_PROVIDED PASSAGE:_
○ ○ ○ ○ ○ ○ ○

In opposition to the motion for summary judgment the plaintiffs have presented the deposition testimony of Dr. Emile Paganini, Medical Director of the dialysis unit of The Cleveland Clinic Foundation, and recognized even by Izard a leading dialysis expert. Dr. Paganini has testified that Izard breached the standard of care for a medical director in failing to insure constant surveillance of patients during hemodialysis treatment. Dr. Paganini further testified that if Izard failed to discipline a nurse where there had been a substantial blood loss during hemodialysis while she was out of the room, this would be a violation of the standard of care.

The plaintiff has also introduced the following competent evident: prior to the decedent's death Izard CT Page 2667 knew that there were times that patients were not provided with constant surveillance during hemodialysis treatment; Izard was aware that there was insufficient nursing staff at the dialysis unit to permit constant surveillance of patients; Izard knew about at least three incidents where patients suffered significant blood losses, including one incident involving one of Barbara Dowd's patients, which occurred while Dowd left the patient unattended during hemodialysis treatment; Izard never took any disciplinary actions against Dowd or other nurses involved in the blood loss incidents which preceded decedent's death, nor did he take any action to correct the practices which led to patient blood loss.

○ ○ ○ ○ ○ ○ ○

[Collected data entries]
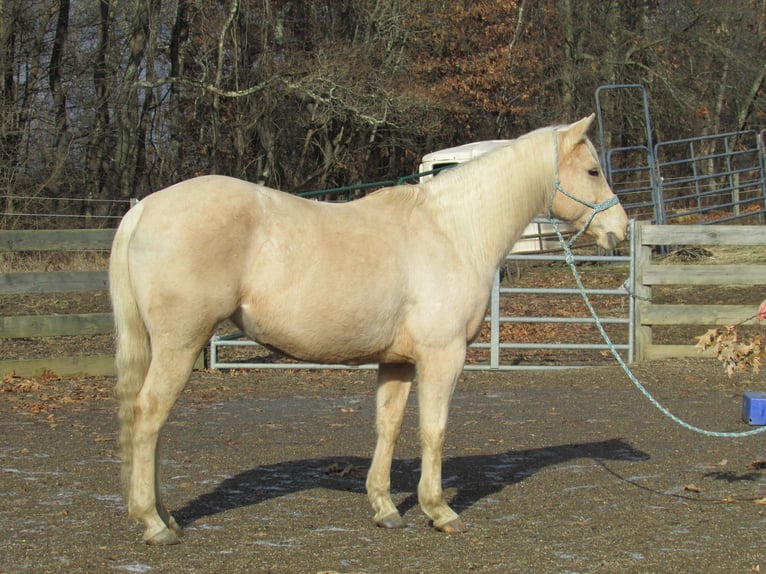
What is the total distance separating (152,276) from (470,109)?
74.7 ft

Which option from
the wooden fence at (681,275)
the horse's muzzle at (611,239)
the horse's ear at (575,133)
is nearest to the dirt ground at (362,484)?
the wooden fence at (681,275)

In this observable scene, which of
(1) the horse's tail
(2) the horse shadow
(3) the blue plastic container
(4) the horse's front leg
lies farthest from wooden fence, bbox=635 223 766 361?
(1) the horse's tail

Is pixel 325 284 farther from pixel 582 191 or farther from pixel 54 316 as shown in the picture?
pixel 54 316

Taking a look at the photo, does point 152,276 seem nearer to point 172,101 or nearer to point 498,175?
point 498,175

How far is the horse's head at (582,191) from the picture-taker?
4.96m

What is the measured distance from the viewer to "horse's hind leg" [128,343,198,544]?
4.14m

○ ○ ○ ○ ○ ○ ○

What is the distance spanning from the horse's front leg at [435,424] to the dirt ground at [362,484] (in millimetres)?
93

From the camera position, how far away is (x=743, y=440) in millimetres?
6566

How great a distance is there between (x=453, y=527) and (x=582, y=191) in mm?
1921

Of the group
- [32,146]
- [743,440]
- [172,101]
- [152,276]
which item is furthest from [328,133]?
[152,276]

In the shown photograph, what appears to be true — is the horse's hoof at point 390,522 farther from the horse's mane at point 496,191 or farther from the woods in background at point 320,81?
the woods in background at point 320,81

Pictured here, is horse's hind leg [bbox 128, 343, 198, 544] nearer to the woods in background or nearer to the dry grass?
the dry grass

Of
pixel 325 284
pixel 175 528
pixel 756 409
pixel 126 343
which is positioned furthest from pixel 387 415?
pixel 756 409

○ ○ ○ ○ ○ ○ ○

_WHAT YOU NEED TO DO:_
A) Echo the stretch of the dialysis case excerpt from "The plaintiff has" through "patient blood loss.".
B) Recast the paragraph of the dialysis case excerpt that begins "In opposition to the motion for summary judgment" as a short bulleted list that keeps its main facts.
C) Go on with the dialysis case excerpt, picking up after its final sentence.

_RESULTS FOR THE EXERCISE:_
A)
The plaintiff has also introduced the following competent evident: prior to the decedent's death Izard CT Page 2667 knew that there were times that patients were not provided with constant surveillance during hemodialysis treatment; Izard was aware that there was insufficient nursing staff at the dialysis unit to permit constant surveillance of patients; Izard knew about at least three incidents where patients suffered significant blood losses, including one incident involving one of Barbara Dowd's patients, which occurred while Dowd left the patient unattended during hemodialysis treatment; Izard never took any disciplinary actions against Dowd or other nurses involved in the blood loss incidents which preceded decedent's death, nor did he take any action to correct the practices which led to patient blood loss.

B)
- To oppose the summary judgment motion, the plaintiffs presented deposition testimony from Dr. Emile Paganini, Medical Director of the dialysis unit of The Cleveland Clinic Foundation. Even Izard recognized him as a leading dialysis expert.
- Dr. Paganini testified that Izard breached the standard of care for a medical director by failing to insure constant surveillance of patients during hemodialysis treatment.
- He also testified that a failure by Izard to discipline a nurse would violate the standard of care, if there had been a substantial blood loss during hemodialysis while she was out of the room.

C)
The defendant argues that the expert opinion of Dr. Paganini described above might be sufficient to establish a cause of action against the defendant for negligence, but is legally insufficient to constitute the expert testimony which is required to prove that the defendant's conduct was reckless or wanton. The defendant claims, therefore, to be entitled to summary judgment as a matter of law on the Sixth Count.

In a medical malpractice case the plaintiff must prove the requisit standard of care for treatment, a deviation from that standard of care and a causal connection between the deviation and the claimed injury.

Samose v. Hammer-Passero Norwalk Chiropractic Group, P.C.,24 Conn. App. 99, 102-103, 586 A.2d 614 (1991). Except in the unusual case where the want of care or skill is so gross that it presents an almost conclusive inference of negligence; Puro v. Henry, 188 Conn. 301, 305, 449 A.2d 176 (1982), positive evidence of an expert nature is necessary to establish both the standard of care, Selnitz v. Greenberg, 200 Conn. 58, 66,509 A.2d 1023 (1986); and that the defendant's conduct deviated from that standard of care, Mather v. Griffin Hospital, 207 Conn. 125, 131, 540 A.2d 666 (1988). This is because in most cases a layman does not have the requisite knowledge as to whether proper treatment was given or care used. Selnitz v. Greenberg, supra.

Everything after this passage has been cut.